İnsan beyni, düşünce ve duygulardan olumlu veya olumsuz hangi yönde etkilenirse ona göre vücudu yönlendirip, etkiler. Bu etki ile bir makineye benzetebileceğimiz insan yapısı, isterse kendini YOK EDEBİLİR veya parça eksiği hariç kendini TAMİR EDEBİLİR.

1999’da Adapazarı’ndaki depremi hepimiz hatırlıyoruz. Çocuklarını kaybeden ailelere doktorlar “hemen çocuklarının olmasını” tavsiye ettiler. Çünkü çocuklarını kaybeden, bu nedenle travma yaşayan anne-babaların YAŞAMA TUTUNMALARI GEREKİYORDU. Burada  “doğacak çocuk” UMUT demekti.  Umutsa, hayata yeniden asılmaktı. Yoksa haklı olarak yaşama küseceklerdi. İşte beyin, bu psikolojinin etkisi ile bedenlere olumsuz sinyaller verecek, vücut aldığı komutların etkisi ile önce hastalanacak (fiziksel ancak daha çok psikolojik) sonra “istenmeyen son” a gidilecekti.

Dini inanışlarda ümitlenmekte çok etkilidir. Hiçbir din şunu demez; “Sen bittin, Sen Cehenneme gideceksin, Seni kimse kurtaramaz”. Sürekli insana umut verir. En bunalımlı anlarında destek olur, TELKİNLERDE bulunur.

Zor durumdaki İNANANA “Güvenmek için Allah yeter” veya “Ben; Size, şah damarınızdan daha yakınım” ayetlerini okuduğunuzda, doğru ve güzel açıkladığınızda – zaten duygusal açıdan hazır olan- dindarda tahmin bile edemeyeceğiniz değişiklikler görürsünüz psikolojik açıdan.

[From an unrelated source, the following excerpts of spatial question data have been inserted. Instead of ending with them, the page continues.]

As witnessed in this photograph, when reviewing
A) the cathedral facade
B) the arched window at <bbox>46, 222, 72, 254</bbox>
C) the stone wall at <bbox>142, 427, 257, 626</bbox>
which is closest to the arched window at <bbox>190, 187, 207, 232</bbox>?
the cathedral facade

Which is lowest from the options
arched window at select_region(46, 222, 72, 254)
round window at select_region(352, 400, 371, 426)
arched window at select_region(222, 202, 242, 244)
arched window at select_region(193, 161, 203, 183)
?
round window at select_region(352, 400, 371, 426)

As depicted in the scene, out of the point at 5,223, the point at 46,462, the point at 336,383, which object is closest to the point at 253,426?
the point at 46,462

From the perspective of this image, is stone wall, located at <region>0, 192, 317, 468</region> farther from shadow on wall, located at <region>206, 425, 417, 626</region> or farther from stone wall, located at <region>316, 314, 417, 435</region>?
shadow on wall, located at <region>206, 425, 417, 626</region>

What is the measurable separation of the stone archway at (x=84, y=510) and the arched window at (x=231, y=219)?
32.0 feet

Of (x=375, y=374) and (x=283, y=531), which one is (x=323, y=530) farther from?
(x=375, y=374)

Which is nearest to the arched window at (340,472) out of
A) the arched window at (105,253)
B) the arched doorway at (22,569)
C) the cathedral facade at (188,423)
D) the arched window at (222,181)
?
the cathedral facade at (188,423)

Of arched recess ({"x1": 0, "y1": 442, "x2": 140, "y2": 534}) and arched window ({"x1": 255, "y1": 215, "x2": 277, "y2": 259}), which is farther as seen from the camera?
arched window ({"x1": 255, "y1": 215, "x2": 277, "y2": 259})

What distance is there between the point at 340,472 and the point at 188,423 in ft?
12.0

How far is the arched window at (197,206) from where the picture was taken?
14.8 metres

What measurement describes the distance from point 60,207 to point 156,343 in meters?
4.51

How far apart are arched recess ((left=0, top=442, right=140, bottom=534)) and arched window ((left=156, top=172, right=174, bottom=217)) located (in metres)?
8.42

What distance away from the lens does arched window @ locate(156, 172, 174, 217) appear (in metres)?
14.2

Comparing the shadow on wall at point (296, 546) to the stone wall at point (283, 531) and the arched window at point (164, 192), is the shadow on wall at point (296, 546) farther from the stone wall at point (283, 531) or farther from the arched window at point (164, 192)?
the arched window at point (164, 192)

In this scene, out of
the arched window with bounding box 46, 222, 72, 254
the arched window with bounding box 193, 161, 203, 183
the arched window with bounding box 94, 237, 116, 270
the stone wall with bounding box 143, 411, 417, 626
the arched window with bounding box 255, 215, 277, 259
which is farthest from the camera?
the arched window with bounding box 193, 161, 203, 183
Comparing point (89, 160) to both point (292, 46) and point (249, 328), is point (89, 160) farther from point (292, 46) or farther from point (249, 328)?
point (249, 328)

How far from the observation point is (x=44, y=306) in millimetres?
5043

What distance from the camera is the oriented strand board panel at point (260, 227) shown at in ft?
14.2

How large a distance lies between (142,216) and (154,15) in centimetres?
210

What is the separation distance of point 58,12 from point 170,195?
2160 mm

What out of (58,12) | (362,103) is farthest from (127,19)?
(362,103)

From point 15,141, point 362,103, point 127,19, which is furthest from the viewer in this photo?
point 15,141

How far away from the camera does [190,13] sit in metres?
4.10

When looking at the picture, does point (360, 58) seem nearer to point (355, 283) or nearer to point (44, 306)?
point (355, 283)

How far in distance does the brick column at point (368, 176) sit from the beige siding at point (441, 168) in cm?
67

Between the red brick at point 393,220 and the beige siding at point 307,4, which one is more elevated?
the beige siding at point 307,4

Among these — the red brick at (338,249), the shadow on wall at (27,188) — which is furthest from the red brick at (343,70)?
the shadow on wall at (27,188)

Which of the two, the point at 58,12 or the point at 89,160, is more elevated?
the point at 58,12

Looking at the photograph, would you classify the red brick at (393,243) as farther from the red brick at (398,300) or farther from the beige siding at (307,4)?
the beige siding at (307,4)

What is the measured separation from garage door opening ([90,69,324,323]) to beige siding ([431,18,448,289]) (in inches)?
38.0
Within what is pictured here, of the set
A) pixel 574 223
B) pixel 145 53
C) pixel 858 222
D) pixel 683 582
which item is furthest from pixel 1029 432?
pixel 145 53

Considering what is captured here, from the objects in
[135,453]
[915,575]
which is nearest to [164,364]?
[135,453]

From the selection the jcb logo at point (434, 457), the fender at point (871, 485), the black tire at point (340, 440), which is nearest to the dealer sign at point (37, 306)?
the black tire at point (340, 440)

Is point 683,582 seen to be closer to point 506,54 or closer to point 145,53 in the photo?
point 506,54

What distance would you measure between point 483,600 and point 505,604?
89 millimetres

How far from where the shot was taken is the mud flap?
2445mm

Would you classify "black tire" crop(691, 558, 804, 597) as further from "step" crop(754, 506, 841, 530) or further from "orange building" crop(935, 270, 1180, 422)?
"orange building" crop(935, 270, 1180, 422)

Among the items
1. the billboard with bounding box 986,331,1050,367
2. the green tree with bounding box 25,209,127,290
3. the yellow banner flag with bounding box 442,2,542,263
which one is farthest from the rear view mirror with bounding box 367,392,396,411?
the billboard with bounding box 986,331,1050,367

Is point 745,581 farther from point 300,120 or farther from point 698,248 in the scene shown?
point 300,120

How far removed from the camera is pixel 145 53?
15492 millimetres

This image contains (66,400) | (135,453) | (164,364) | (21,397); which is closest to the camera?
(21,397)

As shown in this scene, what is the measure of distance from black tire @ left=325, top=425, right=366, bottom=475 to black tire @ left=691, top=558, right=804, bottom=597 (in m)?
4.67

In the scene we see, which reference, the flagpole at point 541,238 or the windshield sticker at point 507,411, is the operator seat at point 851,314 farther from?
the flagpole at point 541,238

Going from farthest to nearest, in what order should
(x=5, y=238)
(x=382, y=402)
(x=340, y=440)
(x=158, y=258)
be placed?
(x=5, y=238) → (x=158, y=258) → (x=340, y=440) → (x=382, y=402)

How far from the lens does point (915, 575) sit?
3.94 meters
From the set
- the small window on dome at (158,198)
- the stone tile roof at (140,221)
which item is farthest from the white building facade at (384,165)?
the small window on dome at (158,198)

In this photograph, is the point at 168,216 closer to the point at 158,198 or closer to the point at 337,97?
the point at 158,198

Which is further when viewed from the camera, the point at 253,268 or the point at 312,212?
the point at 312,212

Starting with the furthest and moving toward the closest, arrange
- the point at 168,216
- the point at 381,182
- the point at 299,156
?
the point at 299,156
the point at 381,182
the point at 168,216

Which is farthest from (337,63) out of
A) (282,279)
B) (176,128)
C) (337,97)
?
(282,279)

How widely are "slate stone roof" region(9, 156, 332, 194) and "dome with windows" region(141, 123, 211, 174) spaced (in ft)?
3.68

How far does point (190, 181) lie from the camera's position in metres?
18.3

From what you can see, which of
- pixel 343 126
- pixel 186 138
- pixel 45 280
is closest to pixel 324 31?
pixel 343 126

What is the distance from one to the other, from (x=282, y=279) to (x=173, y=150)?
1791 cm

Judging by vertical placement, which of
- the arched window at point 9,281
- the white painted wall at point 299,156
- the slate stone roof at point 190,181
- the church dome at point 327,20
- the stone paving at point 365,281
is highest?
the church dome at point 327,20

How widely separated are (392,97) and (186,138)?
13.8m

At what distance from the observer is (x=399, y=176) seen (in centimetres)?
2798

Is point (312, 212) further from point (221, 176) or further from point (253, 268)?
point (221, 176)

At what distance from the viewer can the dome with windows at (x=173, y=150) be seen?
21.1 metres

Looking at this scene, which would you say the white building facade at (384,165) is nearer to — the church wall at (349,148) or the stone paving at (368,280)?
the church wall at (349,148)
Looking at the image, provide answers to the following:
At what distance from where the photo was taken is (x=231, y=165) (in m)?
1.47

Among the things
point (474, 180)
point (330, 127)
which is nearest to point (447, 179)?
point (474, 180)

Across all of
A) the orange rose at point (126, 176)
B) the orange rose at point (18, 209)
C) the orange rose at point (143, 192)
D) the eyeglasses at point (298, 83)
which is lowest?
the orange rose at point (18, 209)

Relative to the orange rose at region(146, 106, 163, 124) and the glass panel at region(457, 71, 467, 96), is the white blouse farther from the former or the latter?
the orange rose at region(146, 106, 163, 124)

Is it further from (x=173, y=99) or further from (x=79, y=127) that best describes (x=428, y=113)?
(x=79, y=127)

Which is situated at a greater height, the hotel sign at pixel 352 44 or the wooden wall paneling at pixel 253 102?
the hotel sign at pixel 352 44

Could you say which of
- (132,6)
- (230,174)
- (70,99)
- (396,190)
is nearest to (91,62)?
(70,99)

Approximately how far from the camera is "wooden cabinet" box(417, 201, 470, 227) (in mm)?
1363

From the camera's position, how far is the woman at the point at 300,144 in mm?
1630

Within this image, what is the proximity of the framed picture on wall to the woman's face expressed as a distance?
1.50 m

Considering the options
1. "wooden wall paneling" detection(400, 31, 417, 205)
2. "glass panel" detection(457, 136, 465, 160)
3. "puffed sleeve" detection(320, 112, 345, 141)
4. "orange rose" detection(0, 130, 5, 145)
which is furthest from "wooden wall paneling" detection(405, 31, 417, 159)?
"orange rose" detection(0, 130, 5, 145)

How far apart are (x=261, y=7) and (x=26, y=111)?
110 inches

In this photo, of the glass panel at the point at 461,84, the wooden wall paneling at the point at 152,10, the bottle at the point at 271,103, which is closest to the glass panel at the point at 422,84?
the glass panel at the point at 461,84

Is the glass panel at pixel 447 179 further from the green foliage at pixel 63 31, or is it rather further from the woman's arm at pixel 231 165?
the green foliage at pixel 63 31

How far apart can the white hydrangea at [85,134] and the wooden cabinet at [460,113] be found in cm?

Allah’a sığınan ve Ondan isteyen, yaşama sarılmıştır artık. Melankoli halleri yoktur. İnatla mücadele eder sorunları ile. Artık sıkıştığında Yardımını isteyebileceği bir YER vardır.

Güzel ahlak bütün dinlerin temel hedefidir. Ahlaki seviyenin yukarılarda olduğu toplumlarda dinde devreye girince İNTİHARLARIN çok az olacağı açıktır. Çünkü insan umutludur.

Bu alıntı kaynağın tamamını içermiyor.